Andersen’s .909 save percentage in 52 games was his lowest in his seven National Hockey League seasons; he posted a .936 mark in the five-game qualifying round loss against the Columbus Blue Jackets in August, which lost lustre because of some soft Jackets goals.
Andersen’s struggles were underscored when general manager Kyle Dubas, during his media availability following the team’s elimination, was able to mention the games in which Andersen shone during the regular season. It shouldn’t have been that easy for the GM to distinguish Andersen’s best starts.

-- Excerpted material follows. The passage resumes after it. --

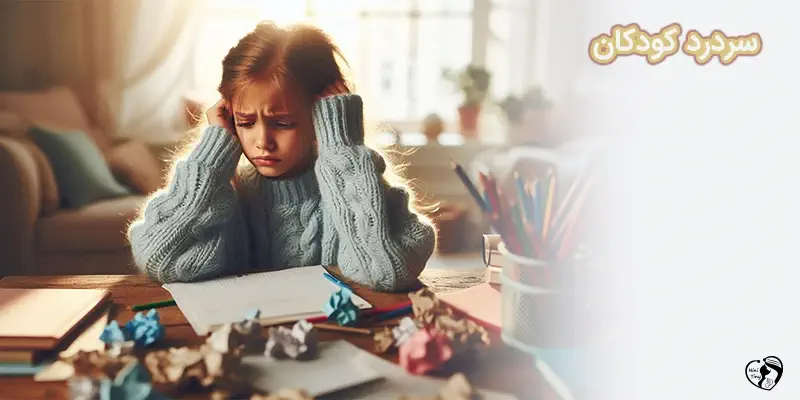 Headaches in Children سردرد کودکان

The Leafs, of course, would be of better use to their goaltenders with an overall improved commitment to defensive play, not only from the defence corps, but from the five players on the ice at any time.
Progress should continue to be made in that area once Keefe gets his first true training camp out of the way, and if life in front of Andersen is a little easier, do some of those soft goals fall by the wayside?
Other factors could come into play that might result in the Leafs getting better goaltending.
“Andersen needs to be pushed a little more,” Sportsnet analyst and former NHL goalie Greg Millen said. “There is an opportunity for that now with Campbell, who I quite like. I think he is going to need to play a lot more than he has.
“That would be good for the whole team in general, to create some healthy competition. It would only help Andersen if he does get looking over his shoulder a little bit more.
“You can’t knock Campbell’s play last year and his attitude. What I like about Campbell is he has faced some adversity, he was a high pick (11th overall by Dallas in 2010), he got booted around a lot and sometimes that is a great learning situation for a goalie moving forward in clutch situations down the road. He deserves more opportunity to start pushing the situation.”
We’re curious to see whether Andersen will derive any motivation from the fact he will be playing for a new contract. A sharp regular season, followed by playoff success, could make him one of the highest-paid goalies in free agency in 2021, even with the financial restraints that are still likely going to be part of the NHL landscape because of the coronavirus pandemic.
Among the other goalies who are headed for unrestricted free agency next off-season include Tuukka Rask, Pekka Rinne and Jordan Binnington.
“No one will ever question whether Andersen is a good-enough goalie to get a team into the playoffs,” said Nick Kypreos, who launched his YouTube podcast, Real Kyper at Noon, on linemovement.com this past summer. “It’s tough for any goalie to win if he does not believe in his blue line. That’s an argument for Andersen the last few years — how good, really, was his blue line in front of him?
“Even if Andersen loses next season in the first round, I don’t think he will have a problem getting six (years) times six (million US per season) like Jacob Markstrom did (in free agency with the Calgary Flames).”
We wonder if the trade chatter involving Andersen in the past few months will create a chip on the 31-year-old’s shoulder. Dubas went out of his way to talk to Andersen about the speculation and told media early in October that he expected Andersen to be the starting Leafs goalie once the season starts.
We don’t envy Dubas regarding Andersen’s status. The Leafs would be loathe to lose Andersen for nothing in free agency, but trading him, if it’s decided he will not (or can’t) be re-signed, wouldn’t be prudent. Could Campbell and Dell could form a tandem to take the Leafs deep on a playoff run? That’s a big maybe.
The Leafs have approximately $66.6-million US on the books for the 2021-22 season. That includes seven forwards, five defencemen and Campbell. Dubas is again going to have to stretch his dollars, and he will have to set aside a substantial chunk to retain forward Zach Hyman.
Financials aside, we figure Andersen probably got wind of what Joe Thornton said last weekend after the Leafs signed the NHL veteran.
“I love their goalie,” Thornton said. “I like Freddy a lot. That was a big part of my decision.”
If Andersen can prove his new teammate correct, the Leafs’ first-round frustrations should come to an end.